Afternoons in Madrid linger with me some five years on. My belly full of odd meat gelatins (or some pork curio from the Musee de Jambon with its walls of waxed pig legs) and that treacly pull-tab wine made effervescent and poppy with fizzy water, I would move my buzz over to the Prado and plunk myself down in front of the paintings of Francisco de Goya. (Not that it's the only thing there; aside from Hieronymus Bosch's "Garden of Earthly Delights" the Prado has a titillating amount of holy pictures depicting virgin teet milk squirting across otherwise normal biblical scenes). In the main collection are his most acceptable works (like "The Naked Maja" and "Third of May 1808"), rendered during his time as a favorite of the Spanish court, with sketches of bull fights and quotidian life in Spain, or else works gleaned on linoleum or lithograph. There is not yet a medium that Goya worked in that I did not find infused with humanity in every form, the flashes of beauty and brutality tucked masterfully into the actions of the everyday.

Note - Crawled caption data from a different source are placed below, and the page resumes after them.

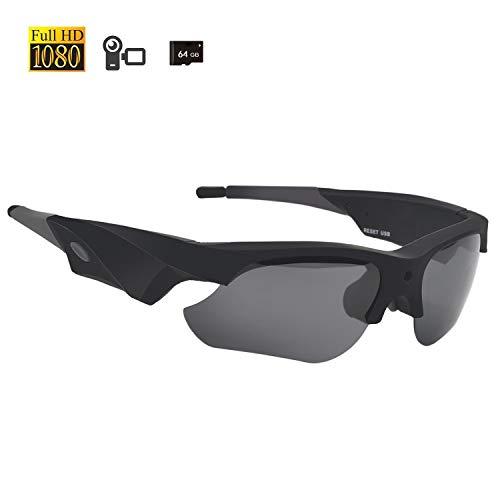 Sunglasses Camera 1080P, Miota Mini Video Glasses Anti Glare & UV Protection Eyewear for Sports,Riding,Fishing,Motorcycle
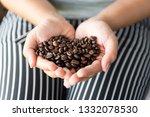 handful of fresh organic coffee ... | Shutterstock . vector #1332078530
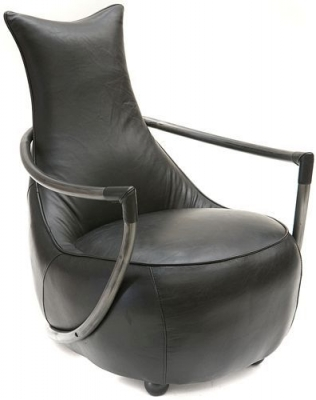 Willis and Gambier Revival Hoxton Chair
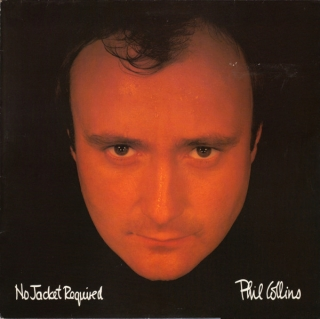 Phil Collins ‎– No Jacket Required (Ltd Orange Vinyl) [LP] Import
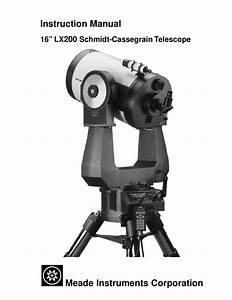 Download Free Pdf For Meade Lx200gps Telescope Manual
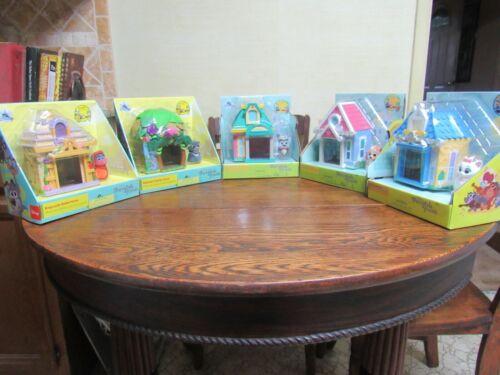 Disney Furrytale Friends Starter Homes Louie Bagheera Jock Marie Collette New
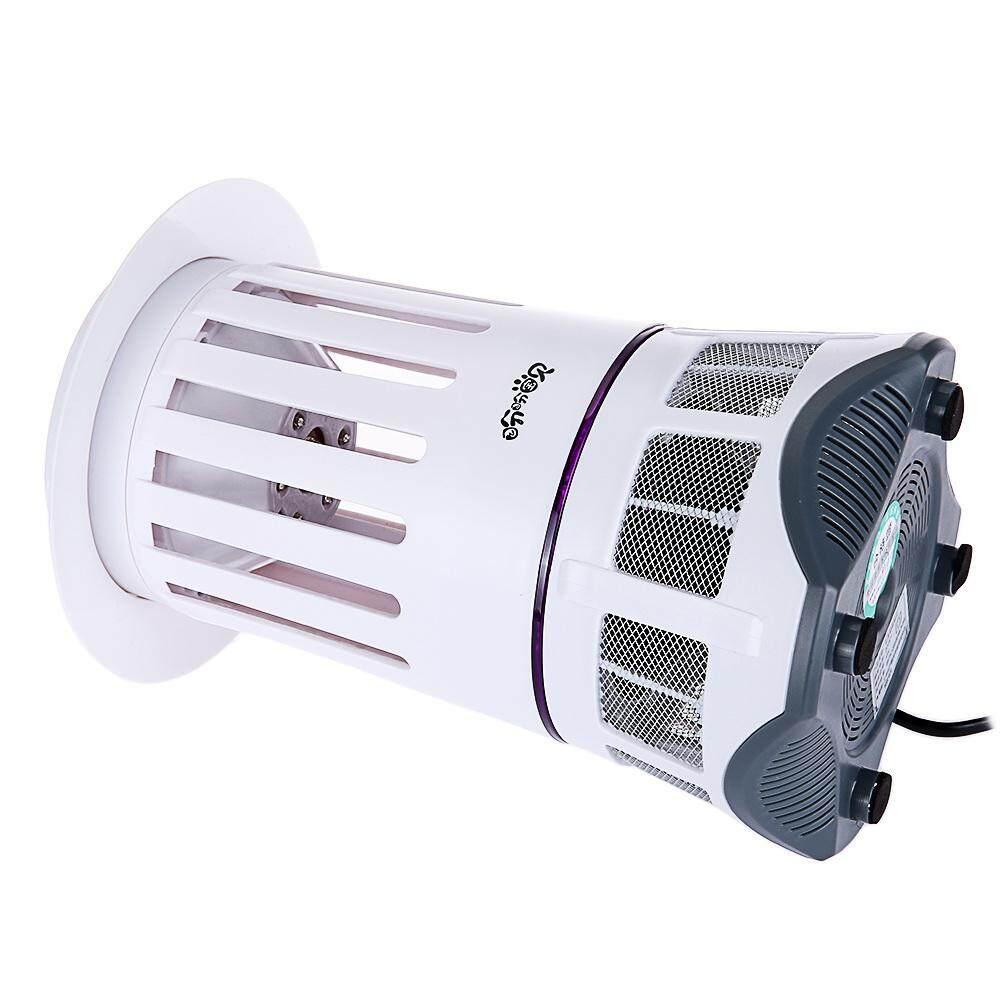 LED LAMP MOSQUITO REPELLENT (WHITE, UK PLUG)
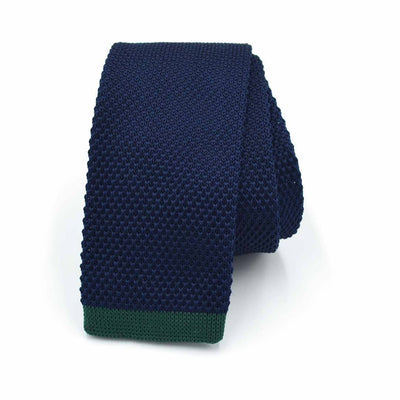 Tie - Knitted Envy Taffy Tie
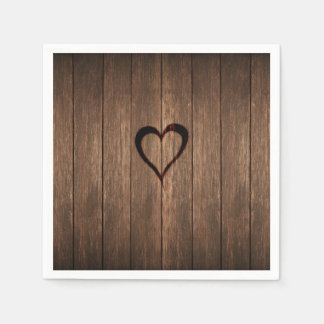 Rustic Wood Burned Heart Print Disposable Napkin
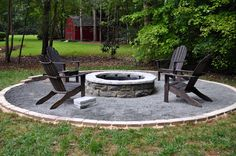 Crushed Granite Fire Pit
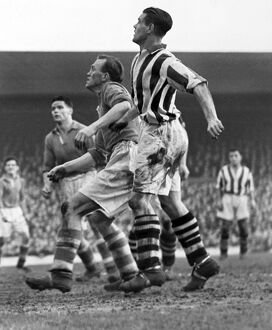 Liverpool's Albert Stubbins and West Brom's Cyril Williams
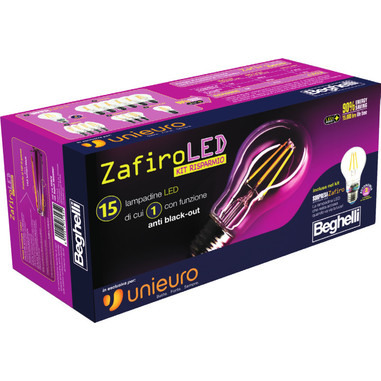 Lampadine Beghelli Zafiro LED - Kit risparmio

And yet nothing holds the gravity as the gallery that contains the entirety of his "penturas negras." Works rendered on the plaster walls of his 'Quinta del sordo' (Goya was deaf due to an illness) as the man neared the end of his mortal coil, I would sit in front of these untitled monstrosities for upwards of thirty minutes per panel, plunging into the void beneath the veneer of oil paint, suspended in equal parts awe, disgust, and terror at Goya's visions. Now an octogenarian, fed up and repulsed by the thin veil of society, he reveals the death that the social conspiracy always seeks to hide: faces cannot mask their skulls, landscapes are in fact purgatories and prisons, destruction of the other is the main impetus of man's life. Earlier on, Goya tempered such latent facts with buffoonery, but there's no time left for buffeting. The body is but another carcass to devour for dinner, man can only be a cannibal in the end. Chronos is hungry; it's either eat or be eaten, munchacho.

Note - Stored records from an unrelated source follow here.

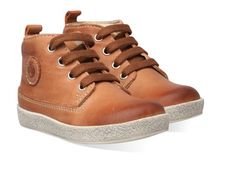 Bruine Naturino kinderschoenen Falcotto 1196 boots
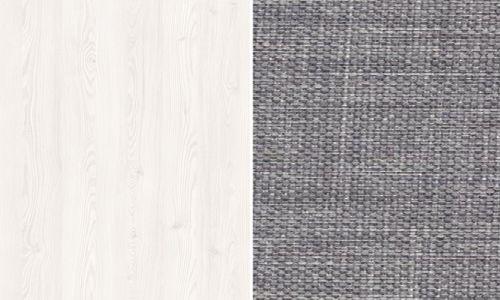 Modrzew biały / tkanina: sawana 21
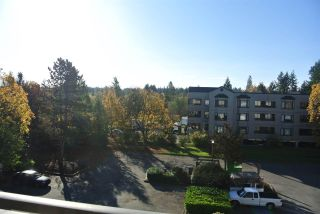 "Main Photo: 307 5294 204 Street in Langley: Langley City Condo for sale in ""Water Edge"" : MLS® # R2216318"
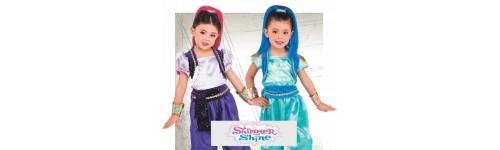 Disfraces Shimmer and Shine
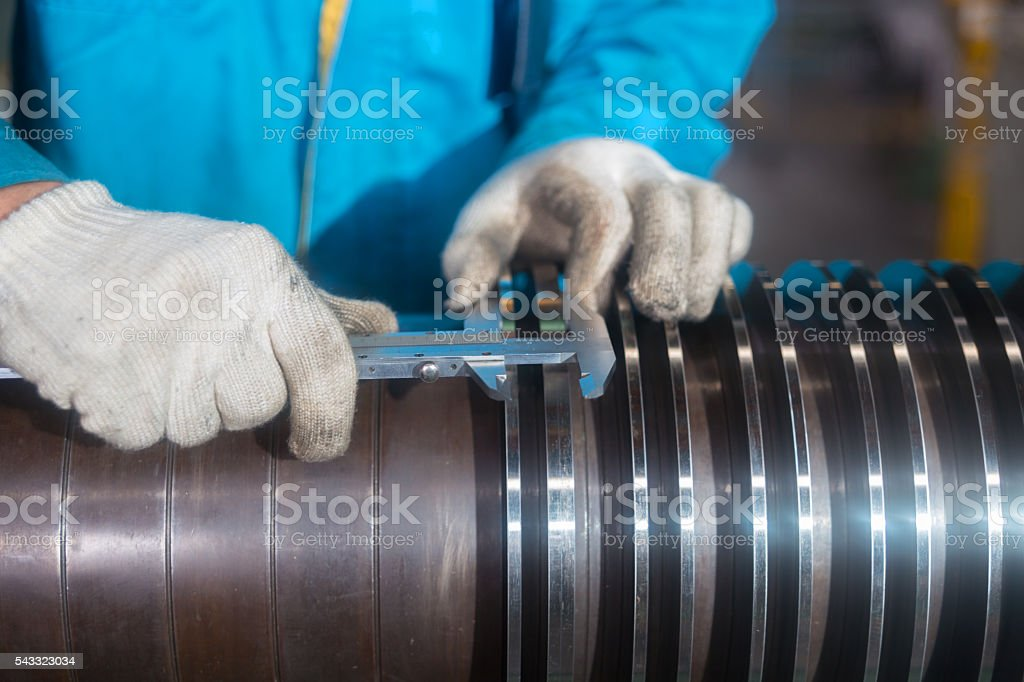 Steelworkers at work stock photo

In these black paintings, Goya most readily ascends to his place as the father of modern art. Such unflinching depictions still resonate in the present. Embroiled in a fight with my best friend at the time, the paintings of fighting cats and the one of two men hacking each other apart with cudgels are disturbing and ever-relevant, an existential precursor to a Monty Python skit. These ghastly paintings are almost always tempered, edited outside of the walls though: the long wide painting of a witches' coven in almost every art book is cropped so as to leave out the immense black goat-headed idol that the huddled women orbit in devout worship, reproductions of a dog helpless in quicksand never quite captures the astounding texture of the amber backdrop.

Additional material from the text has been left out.